Rewarding Failure is the American Business Model
The Dismal Political Economist has commented on the huge severance package that a recently terminated Sara Lee executive received. Lest some view this as the exception, there is this report from the New York Times on the excessive severance payments that failed executives get when they are gracious enough to leave the companies they have made a mess of.
James Best Jr./The New York Times |
Conservatives have often said that they oppose unemployment compensation because if you pay more for something, you get more of it. They mean that in their minds if you pay people who are unemployed the result is more unemployment. It's a good convenient excuse for cutting benefits for the unemployed.
Using this same argument one supposes they would agree that if you pay people for business and management failure, you get more business and management failure.
Well, the “paying more” part is certainly correct.
Everyone knows of the travails of Hewlett Packard.
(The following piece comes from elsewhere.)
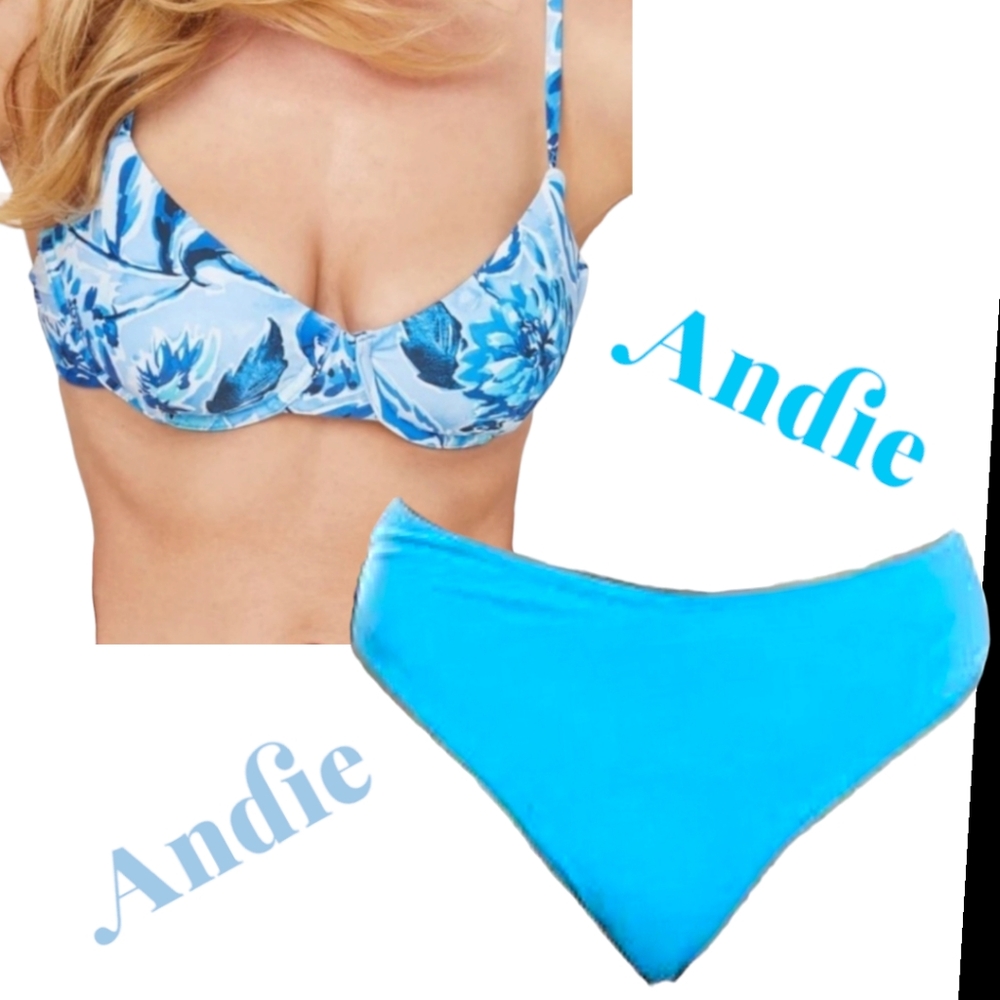 Andie Blue Floral Underwire Bikini Top & Bright Blue Bottoms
What everyone might not know is this
Léo Apotheker was shown the door after a tumultuous 11-month run atop Hewlett-Packard. His reward? $13.2 million in cash and stock severance, in addition to a sign-on package worth about $10 million, according to a corporate filing on Thursday.
Wow, more than $1 million a month in severance for the 11 months he served, plus a “sign on package” for another $900,000 a month for those 11 months. How exactly does one get a “sign on package” for being told to sign out?
Mr. Apotheker can find and share misery with other failed executives.
At the end of August, Robert P. Kelly was handed severance worth $17.2 million in cash and stock when he was ousted as chief executive of Bank of New York Mellon after clashing with board members and senior managers. A few days later, Carol A. Bartz took home nearly $10 million from Yahoo after being fired from the troubled search giant.
Is there any good news. Well yes, the packages are coming down, way down.
Practices such as large cash payouts and having shareholders pay the tax bill for departing executives are on the decline, especially after the uproar over the $200 million-plus exit packages of Hank McKinnell of Pfizer and Robert Nardelli of Home Depot in the last decade.
But before anyone gets ecstatic that failed executives are only getting about $10 to $20 million when they leave, look at what you get if you preside over a coal mine disaster that resulted in many deaths.
The chief executive at Massey Energy was awarded a large severance contract despite presiding over a company barraged with accusations of reckless conduct and with legal claims stemming from one of the deadliest mining disasters in memory. In June, Baxter F. Phillips Jr. was awarded nearly $14 million in cash and stock severance
Mr. Phillips certainly feels very bad about the miners who died working for his company, but it is good to know he has a $14 million severance payment to help console him. The families of the victims, not quite as much.